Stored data
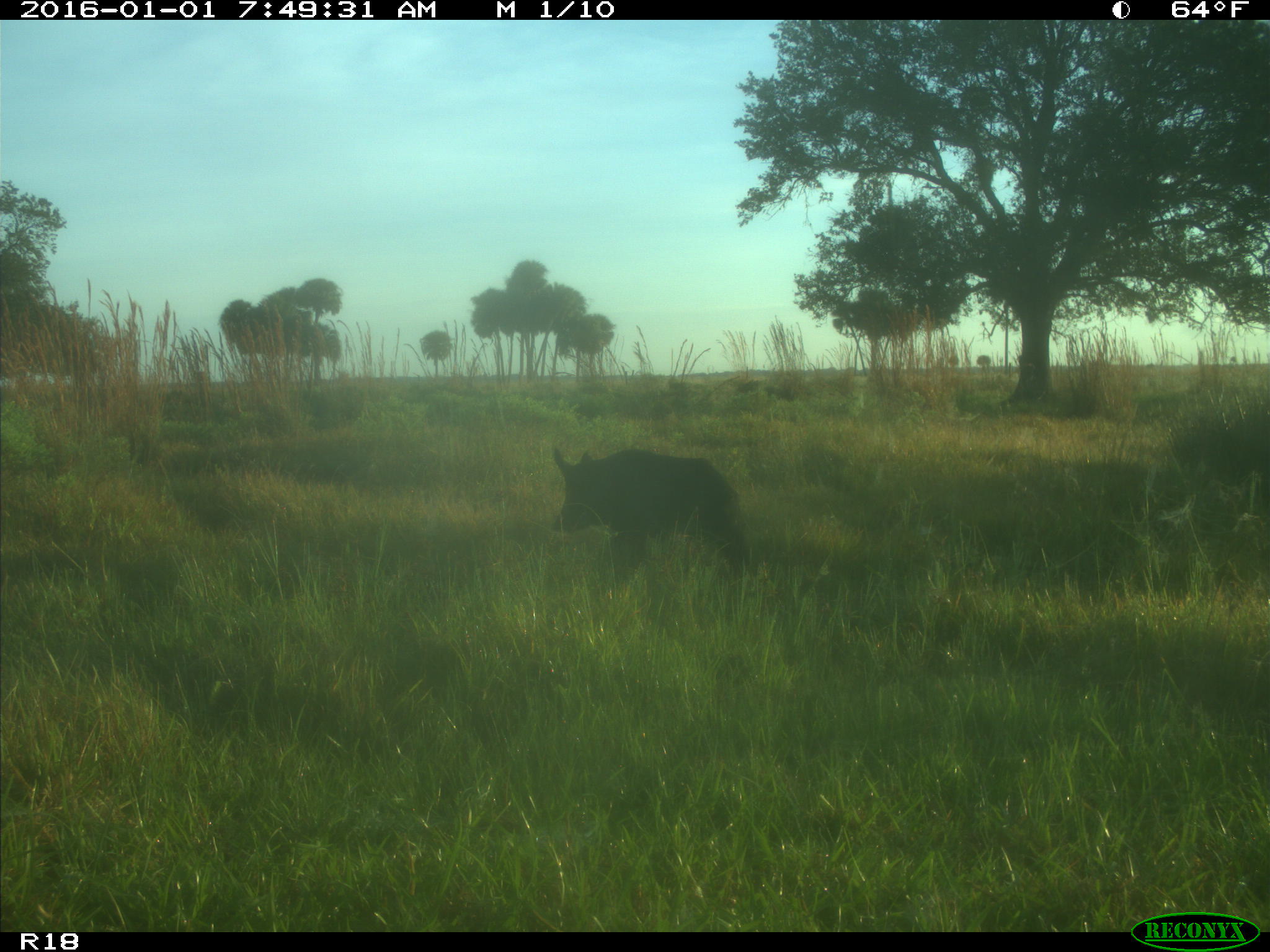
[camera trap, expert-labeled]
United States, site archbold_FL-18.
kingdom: Animalia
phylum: Chordata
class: Mammalia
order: Artiodactyla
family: Suidae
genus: Sus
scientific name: Sus scrofa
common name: wild boar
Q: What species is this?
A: Sus scrofa (wild boar).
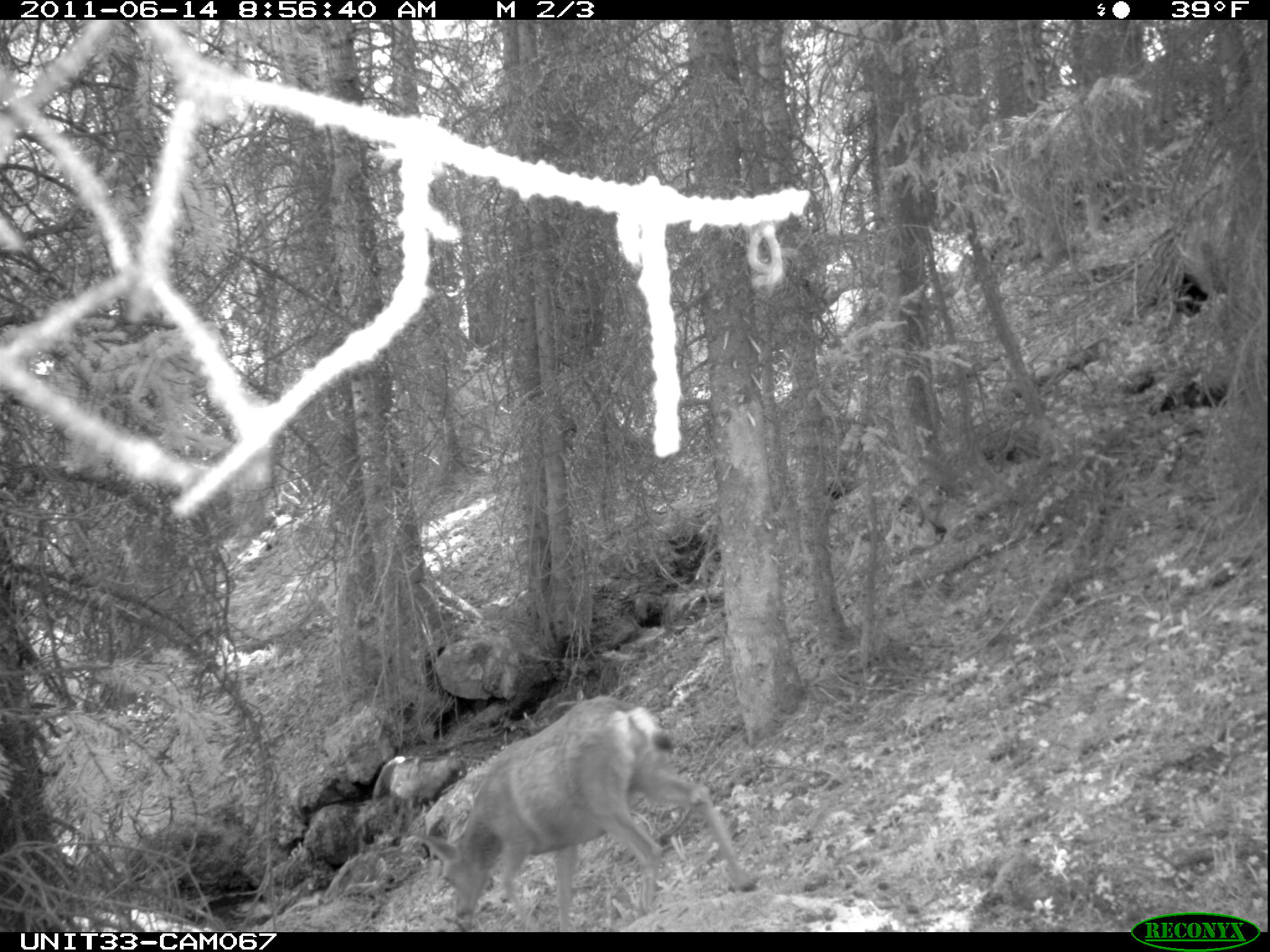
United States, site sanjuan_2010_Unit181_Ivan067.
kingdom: Animalia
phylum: Chordata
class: Mammalia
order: Artiodactyla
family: Cervidae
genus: Odocoileus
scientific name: Odocoileus hemionus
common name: mule deer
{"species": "Odocoileus hemionus (mule deer)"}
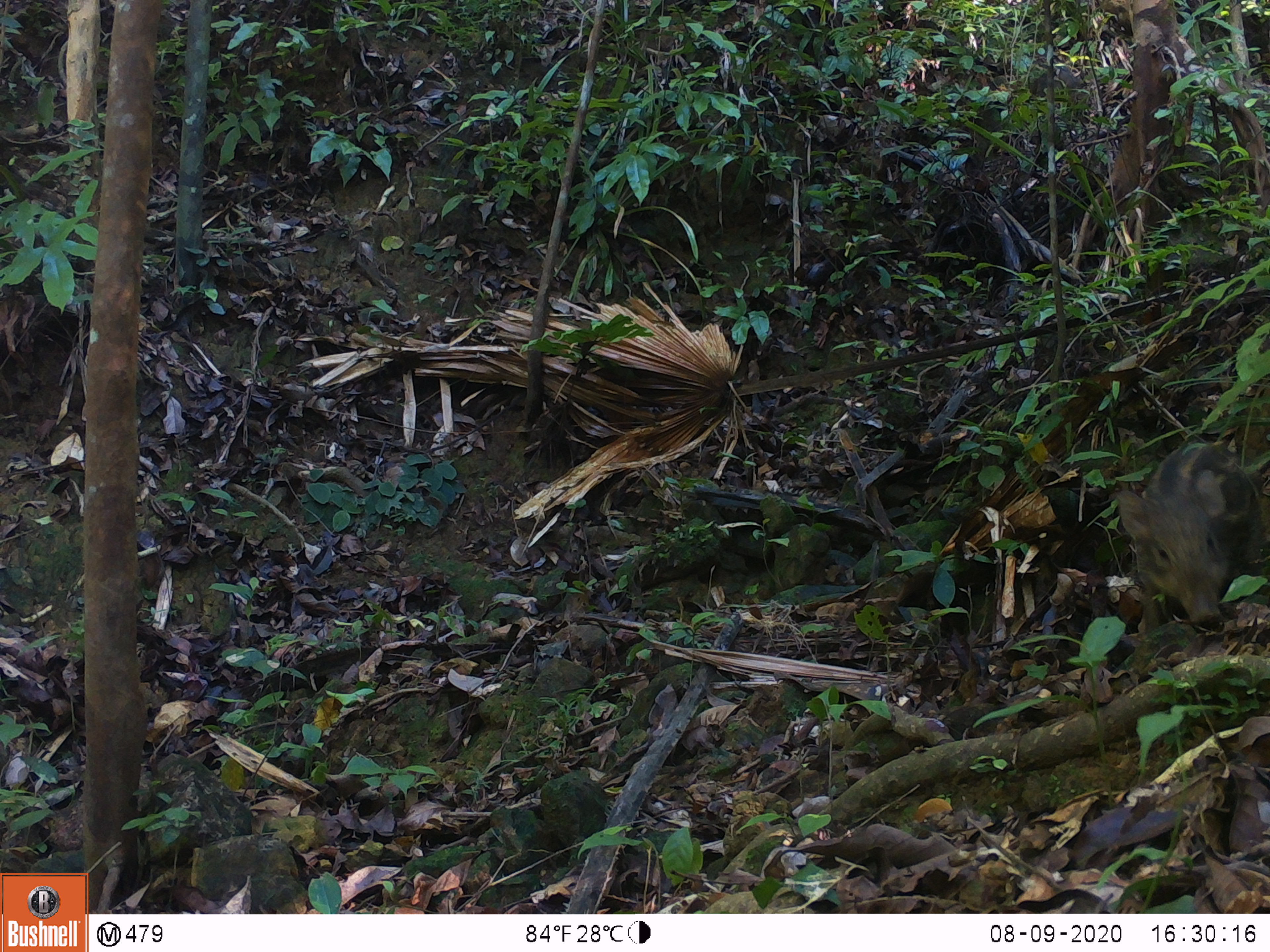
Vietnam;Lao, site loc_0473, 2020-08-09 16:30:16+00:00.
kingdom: Animalia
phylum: Chordata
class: Mammalia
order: Artiodactyla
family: Suidae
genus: Sus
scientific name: Sus scrofa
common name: eurasian wild pig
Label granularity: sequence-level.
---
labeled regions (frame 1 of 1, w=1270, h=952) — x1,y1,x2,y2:
eurasian wild pig: 1117,441,1263,626; 972,63,1080,175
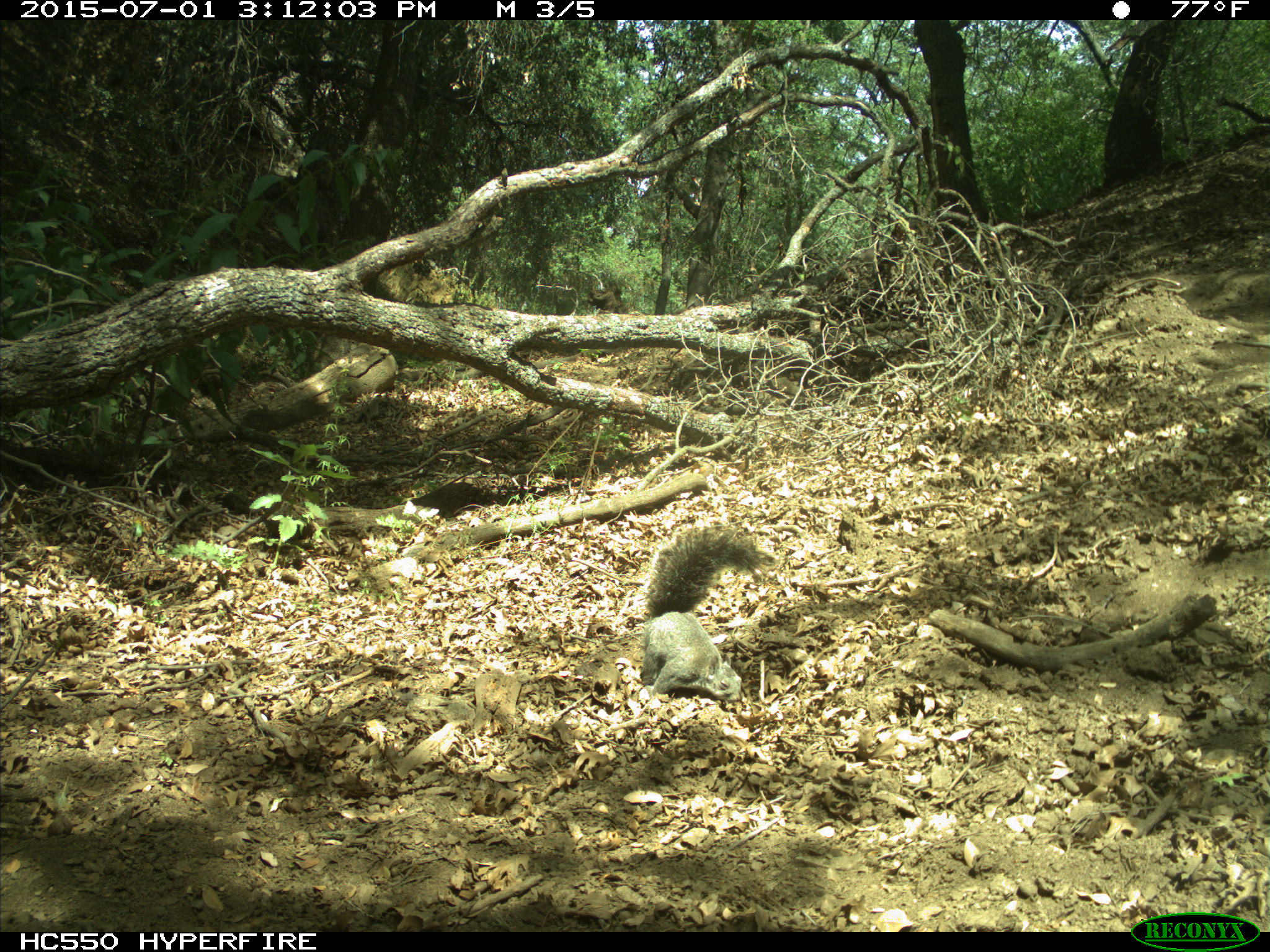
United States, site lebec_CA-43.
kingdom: Animalia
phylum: Chordata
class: Mammalia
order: Rodentia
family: Sciuridae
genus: Sciurus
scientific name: Sciurus carolinensis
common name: eastern gray squirrel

• **What the task asks**
Aside from the pictures, copy all of the entries exactly.

• **Problem solution**
[camera trap, expert-labeled]
United States, site archbold_FL-18.
kingdom: Animalia
phylum: Chordata
class: Mammalia
order: Artiodactyla
family: Suidae
genus: Sus
scientific name: Sus scrofa
common name: wild boar
Q: What species is this?
A: Sus scrofa (wild boar).
United States, site sanjuan_2010_Unit181_Ivan067.
kingdom: Animalia
phylum: Chordata
class: Mammalia
order: Artiodactyla
family: Cervidae
genus: Odocoileus
scientific name: Odocoileus hemionus
common name: mule deer
{"species": "Odocoileus hemionus (mule deer)"}
Vietnam;Lao, site loc_0473, 2020-08-09 16:30:16+00:00.
kingdom: Animalia
phylum: Chordata
class: Mammalia
order: Artiodactyla
family: Suidae
genus: Sus
scientific name: Sus scrofa
common name: eurasian wild pig
Label granularity: sequence-level.
---
labeled regions (frame 1 of 1, w=1270, h=952) — x1,y1,x2,y2:
eurasian wild pig: 1117,441,1263,626; 972,63,1080,175
United States, site lebec_CA-43.
kingdom: Animalia
phylum: Chordata
class: Mammalia
order: Rodentia
family: Sciuridae
genus: Sciurus
scientific name: Sciurus carolinensis
common name: eastern gray squirrel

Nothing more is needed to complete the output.